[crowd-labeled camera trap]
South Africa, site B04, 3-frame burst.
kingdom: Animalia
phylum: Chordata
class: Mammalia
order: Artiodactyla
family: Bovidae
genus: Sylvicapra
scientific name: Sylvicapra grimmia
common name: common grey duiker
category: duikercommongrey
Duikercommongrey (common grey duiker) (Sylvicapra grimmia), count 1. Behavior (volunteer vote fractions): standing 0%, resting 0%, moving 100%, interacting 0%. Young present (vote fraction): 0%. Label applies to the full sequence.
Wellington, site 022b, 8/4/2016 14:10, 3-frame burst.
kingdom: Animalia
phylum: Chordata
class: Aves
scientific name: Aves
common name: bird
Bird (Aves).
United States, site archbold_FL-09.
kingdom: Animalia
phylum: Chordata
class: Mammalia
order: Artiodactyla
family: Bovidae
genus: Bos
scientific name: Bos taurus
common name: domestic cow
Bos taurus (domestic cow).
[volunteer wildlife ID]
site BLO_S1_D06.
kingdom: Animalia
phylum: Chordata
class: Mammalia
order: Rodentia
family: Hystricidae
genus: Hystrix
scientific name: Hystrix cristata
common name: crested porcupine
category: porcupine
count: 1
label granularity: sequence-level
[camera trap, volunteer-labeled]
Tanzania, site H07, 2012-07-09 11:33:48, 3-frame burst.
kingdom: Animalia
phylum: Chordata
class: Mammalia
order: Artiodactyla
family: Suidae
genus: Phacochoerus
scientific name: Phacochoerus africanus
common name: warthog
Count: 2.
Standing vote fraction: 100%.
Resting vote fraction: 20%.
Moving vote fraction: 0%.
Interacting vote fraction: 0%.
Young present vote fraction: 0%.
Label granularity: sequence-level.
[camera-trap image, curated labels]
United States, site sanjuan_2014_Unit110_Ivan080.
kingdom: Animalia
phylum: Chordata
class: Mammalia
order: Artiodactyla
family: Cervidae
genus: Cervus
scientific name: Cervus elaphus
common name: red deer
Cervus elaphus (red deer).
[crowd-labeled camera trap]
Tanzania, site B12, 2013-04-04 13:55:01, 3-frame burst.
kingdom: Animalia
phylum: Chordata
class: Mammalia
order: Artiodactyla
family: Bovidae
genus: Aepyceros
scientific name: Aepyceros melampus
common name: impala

■ DIRECTIONS ■
The answer is a single number, the count of lines in the records that contain the string "Tanzania".

■ EXERCISE ANSWER ■
2